__WORK TO COMPLETE__: Give back, exactly as written, the lines from the beginning of the listing through the one that contains "catalogue (post-GOES-16 cutover)]".

====== MATERIAL FOR THIS EXERCISE ======

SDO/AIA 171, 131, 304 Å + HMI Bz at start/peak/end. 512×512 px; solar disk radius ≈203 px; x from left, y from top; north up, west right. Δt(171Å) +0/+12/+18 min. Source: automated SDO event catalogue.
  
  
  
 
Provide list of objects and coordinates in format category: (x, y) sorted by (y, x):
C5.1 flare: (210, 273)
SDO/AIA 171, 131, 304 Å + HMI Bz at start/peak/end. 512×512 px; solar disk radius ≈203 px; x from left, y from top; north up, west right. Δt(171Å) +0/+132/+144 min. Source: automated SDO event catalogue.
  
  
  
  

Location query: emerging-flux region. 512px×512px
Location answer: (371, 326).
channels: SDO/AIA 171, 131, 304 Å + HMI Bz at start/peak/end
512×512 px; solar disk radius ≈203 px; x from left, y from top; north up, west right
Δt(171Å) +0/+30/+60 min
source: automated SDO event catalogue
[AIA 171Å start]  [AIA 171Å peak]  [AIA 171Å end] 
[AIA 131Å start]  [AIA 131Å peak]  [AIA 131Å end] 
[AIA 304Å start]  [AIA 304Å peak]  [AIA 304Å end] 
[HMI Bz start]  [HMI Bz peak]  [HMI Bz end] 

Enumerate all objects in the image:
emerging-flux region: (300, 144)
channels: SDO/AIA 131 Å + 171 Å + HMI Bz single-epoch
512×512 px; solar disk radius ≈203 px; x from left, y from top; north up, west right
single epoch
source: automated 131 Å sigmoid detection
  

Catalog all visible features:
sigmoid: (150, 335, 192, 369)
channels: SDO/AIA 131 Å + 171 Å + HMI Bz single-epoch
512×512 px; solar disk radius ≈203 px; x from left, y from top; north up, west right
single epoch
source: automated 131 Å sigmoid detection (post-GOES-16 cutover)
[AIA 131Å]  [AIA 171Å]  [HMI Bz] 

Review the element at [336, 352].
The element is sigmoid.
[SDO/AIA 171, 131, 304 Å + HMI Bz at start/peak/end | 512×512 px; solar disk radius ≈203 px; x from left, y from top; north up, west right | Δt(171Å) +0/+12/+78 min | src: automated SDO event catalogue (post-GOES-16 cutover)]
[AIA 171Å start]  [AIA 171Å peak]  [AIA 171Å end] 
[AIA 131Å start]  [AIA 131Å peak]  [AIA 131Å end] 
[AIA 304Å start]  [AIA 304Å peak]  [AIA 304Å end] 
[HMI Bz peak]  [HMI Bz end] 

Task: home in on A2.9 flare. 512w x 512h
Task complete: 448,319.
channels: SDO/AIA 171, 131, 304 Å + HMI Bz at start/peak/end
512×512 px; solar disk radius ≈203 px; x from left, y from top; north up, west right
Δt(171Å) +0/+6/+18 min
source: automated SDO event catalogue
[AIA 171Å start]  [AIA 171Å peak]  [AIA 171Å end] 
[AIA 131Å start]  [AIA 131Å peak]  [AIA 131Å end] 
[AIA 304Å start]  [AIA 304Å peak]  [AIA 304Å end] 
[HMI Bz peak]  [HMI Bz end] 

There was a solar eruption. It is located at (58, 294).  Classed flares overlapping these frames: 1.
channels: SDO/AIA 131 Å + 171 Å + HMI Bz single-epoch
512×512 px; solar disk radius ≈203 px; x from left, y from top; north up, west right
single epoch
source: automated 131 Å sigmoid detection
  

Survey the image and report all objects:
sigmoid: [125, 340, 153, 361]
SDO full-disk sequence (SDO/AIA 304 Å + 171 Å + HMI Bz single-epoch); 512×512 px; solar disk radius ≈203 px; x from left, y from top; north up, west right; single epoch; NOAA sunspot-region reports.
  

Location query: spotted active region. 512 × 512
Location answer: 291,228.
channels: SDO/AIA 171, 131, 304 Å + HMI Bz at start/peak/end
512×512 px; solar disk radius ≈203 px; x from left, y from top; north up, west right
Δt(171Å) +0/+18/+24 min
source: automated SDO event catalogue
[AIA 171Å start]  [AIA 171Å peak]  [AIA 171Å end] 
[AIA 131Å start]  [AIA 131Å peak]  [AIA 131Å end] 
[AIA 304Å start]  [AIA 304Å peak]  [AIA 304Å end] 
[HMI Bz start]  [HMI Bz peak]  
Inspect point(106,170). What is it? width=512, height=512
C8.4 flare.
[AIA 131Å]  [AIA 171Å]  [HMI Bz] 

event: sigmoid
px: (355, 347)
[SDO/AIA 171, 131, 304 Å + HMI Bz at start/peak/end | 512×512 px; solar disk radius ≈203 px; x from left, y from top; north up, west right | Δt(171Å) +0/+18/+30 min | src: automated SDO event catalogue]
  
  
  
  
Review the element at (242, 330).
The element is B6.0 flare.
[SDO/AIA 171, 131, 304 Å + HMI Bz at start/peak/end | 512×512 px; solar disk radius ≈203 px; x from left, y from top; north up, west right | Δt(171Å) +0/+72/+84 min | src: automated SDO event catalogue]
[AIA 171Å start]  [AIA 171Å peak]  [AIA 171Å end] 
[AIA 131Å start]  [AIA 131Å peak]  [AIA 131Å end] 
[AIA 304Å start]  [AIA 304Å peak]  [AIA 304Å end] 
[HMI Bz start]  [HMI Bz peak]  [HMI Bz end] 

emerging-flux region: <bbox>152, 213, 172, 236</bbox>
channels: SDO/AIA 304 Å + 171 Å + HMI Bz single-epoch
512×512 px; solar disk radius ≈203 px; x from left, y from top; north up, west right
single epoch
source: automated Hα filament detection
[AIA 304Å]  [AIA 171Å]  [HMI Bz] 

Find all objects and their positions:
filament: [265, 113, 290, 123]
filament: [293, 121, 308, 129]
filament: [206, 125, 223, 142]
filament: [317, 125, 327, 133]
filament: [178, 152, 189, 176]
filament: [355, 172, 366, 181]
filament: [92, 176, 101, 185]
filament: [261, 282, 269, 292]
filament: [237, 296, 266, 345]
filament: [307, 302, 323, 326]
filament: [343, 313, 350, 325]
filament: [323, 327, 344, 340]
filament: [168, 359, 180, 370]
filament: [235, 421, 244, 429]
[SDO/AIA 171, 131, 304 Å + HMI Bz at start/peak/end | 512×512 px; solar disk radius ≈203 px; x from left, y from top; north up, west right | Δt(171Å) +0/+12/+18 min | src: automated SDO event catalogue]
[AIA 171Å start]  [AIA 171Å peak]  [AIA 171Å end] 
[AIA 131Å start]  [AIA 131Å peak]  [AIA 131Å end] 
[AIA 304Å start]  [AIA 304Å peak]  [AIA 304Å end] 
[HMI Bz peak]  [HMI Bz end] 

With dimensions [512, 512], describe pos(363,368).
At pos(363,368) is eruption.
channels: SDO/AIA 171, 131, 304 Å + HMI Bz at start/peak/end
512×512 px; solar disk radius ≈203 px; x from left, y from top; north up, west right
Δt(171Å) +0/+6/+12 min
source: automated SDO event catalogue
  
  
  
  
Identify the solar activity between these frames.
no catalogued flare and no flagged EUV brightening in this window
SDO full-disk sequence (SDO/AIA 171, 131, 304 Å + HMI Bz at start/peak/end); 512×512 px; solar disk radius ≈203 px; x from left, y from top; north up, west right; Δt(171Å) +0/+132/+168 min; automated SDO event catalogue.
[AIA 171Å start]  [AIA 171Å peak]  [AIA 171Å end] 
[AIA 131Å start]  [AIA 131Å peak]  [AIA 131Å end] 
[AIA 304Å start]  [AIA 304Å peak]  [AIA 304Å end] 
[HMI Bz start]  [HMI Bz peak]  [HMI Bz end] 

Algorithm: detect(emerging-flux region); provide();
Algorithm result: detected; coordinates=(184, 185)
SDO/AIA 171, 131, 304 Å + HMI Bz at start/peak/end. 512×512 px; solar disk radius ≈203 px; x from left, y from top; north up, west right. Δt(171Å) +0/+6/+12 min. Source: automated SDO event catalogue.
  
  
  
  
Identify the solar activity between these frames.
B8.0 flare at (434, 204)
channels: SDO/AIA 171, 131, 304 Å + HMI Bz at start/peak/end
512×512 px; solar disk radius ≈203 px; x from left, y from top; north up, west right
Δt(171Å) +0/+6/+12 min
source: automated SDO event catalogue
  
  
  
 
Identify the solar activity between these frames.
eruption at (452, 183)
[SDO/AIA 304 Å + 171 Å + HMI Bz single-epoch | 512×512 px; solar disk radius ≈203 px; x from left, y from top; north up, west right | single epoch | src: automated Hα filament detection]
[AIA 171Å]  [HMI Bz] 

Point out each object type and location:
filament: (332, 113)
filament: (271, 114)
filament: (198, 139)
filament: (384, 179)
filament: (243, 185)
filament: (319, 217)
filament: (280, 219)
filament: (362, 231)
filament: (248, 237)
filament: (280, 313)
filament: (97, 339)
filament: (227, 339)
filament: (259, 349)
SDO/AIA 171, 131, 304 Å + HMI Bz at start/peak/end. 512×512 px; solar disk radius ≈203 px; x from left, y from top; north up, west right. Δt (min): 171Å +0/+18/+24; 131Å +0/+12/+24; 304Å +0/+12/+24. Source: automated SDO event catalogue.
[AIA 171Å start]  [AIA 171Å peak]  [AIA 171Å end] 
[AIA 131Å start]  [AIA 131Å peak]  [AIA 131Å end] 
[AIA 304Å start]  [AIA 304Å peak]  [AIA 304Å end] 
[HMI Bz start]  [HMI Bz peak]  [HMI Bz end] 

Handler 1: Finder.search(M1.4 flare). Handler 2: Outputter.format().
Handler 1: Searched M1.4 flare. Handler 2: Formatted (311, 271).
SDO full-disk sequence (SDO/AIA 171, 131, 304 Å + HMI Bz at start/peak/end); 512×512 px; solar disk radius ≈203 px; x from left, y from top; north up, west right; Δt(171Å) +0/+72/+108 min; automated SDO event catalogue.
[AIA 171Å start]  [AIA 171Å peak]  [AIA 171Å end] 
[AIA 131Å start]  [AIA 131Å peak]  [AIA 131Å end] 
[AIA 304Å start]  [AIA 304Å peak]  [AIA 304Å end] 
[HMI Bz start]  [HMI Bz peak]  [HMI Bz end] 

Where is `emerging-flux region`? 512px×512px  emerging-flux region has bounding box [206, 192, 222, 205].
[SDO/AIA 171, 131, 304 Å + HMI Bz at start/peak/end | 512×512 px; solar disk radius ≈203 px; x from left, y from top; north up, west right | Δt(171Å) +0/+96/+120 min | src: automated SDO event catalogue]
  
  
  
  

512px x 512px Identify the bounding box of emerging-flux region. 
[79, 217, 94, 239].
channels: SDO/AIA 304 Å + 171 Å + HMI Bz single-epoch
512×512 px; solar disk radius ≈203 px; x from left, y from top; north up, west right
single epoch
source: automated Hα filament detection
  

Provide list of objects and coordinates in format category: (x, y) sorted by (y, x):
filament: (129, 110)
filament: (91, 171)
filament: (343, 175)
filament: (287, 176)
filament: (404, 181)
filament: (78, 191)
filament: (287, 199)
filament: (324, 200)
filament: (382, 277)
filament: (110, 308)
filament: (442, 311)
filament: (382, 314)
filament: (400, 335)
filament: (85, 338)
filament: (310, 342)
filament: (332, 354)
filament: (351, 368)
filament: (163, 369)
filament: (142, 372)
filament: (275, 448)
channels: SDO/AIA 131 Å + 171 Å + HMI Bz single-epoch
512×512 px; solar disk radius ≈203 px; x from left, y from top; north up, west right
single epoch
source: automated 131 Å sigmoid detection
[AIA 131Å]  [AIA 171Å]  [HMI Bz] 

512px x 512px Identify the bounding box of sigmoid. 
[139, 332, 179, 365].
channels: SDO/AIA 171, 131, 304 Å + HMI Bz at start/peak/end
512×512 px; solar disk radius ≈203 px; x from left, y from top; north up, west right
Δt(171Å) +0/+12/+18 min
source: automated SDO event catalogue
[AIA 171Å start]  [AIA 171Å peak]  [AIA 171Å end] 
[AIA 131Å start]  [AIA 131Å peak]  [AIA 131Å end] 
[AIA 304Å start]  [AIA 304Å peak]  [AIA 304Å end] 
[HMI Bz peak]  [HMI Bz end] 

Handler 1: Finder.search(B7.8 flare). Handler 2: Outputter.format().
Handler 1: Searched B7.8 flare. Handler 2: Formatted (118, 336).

======

__YOUR SOLUTION__:
SDO/AIA 171, 131, 304 Å + HMI Bz at start/peak/end. 512×512 px; solar disk radius ≈203 px; x from left, y from top; north up, west right. Δt(171Å) +0/+12/+18 min. Source: automated SDO event catalogue.
  
  
  
 
Provide list of objects and coordinates in format category: (x, y) sorted by (y, x):
C5.1 flare: (210, 273)
SDO/AIA 171, 131, 304 Å + HMI Bz at start/peak/end. 512×512 px; solar disk radius ≈203 px; x from left, y from top; north up, west right. Δt(171Å) +0/+132/+144 min. Source: automated SDO event catalogue.
  
  
  
  

Location query: emerging-flux region. 512px×512px
Location answer: (371, 326).
channels: SDO/AIA 171, 131, 304 Å + HMI Bz at start/peak/end
512×512 px; solar disk radius ≈203 px; x from left, y from top; north up, west right
Δt(171Å) +0/+30/+60 min
source: automated SDO event catalogue
[AIA 171Å start]  [AIA 171Å peak]  [AIA 171Å end] 
[AIA 131Å start]  [AIA 131Å peak]  [AIA 131Å end] 
[AIA 304Å start]  [AIA 304Å peak]  [AIA 304Å end] 
[HMI Bz start]  [HMI Bz peak]  [HMI Bz end] 

Enumerate all objects in the image:
emerging-flux region: (300, 144)
channels: SDO/AIA 131 Å + 171 Å + HMI Bz single-epoch
512×512 px; solar disk radius ≈203 px; x from left, y from top; north up, west right
single epoch
source: automated 131 Å sigmoid detection
  

Catalog all visible features:
sigmoid: (150, 335, 192, 369)
channels: SDO/AIA 131 Å + 171 Å + HMI Bz single-epoch
512×512 px; solar disk radius ≈203 px; x from left, y from top; north up, west right
single epoch
source: automated 131 Å sigmoid detection (post-GOES-16 cutover)
[AIA 131Å]  [AIA 171Å]  [HMI Bz] 

Review the element at [336, 352].
The element is sigmoid.
[SDO/AIA 171, 131, 304 Å + HMI Bz at start/peak/end | 512×512 px; solar disk radius ≈203 px; x from left, y from top; north up, west right | Δt(171Å) +0/+12/+78 min | src: automated SDO event catalogue (post-GOES-16 cutover)]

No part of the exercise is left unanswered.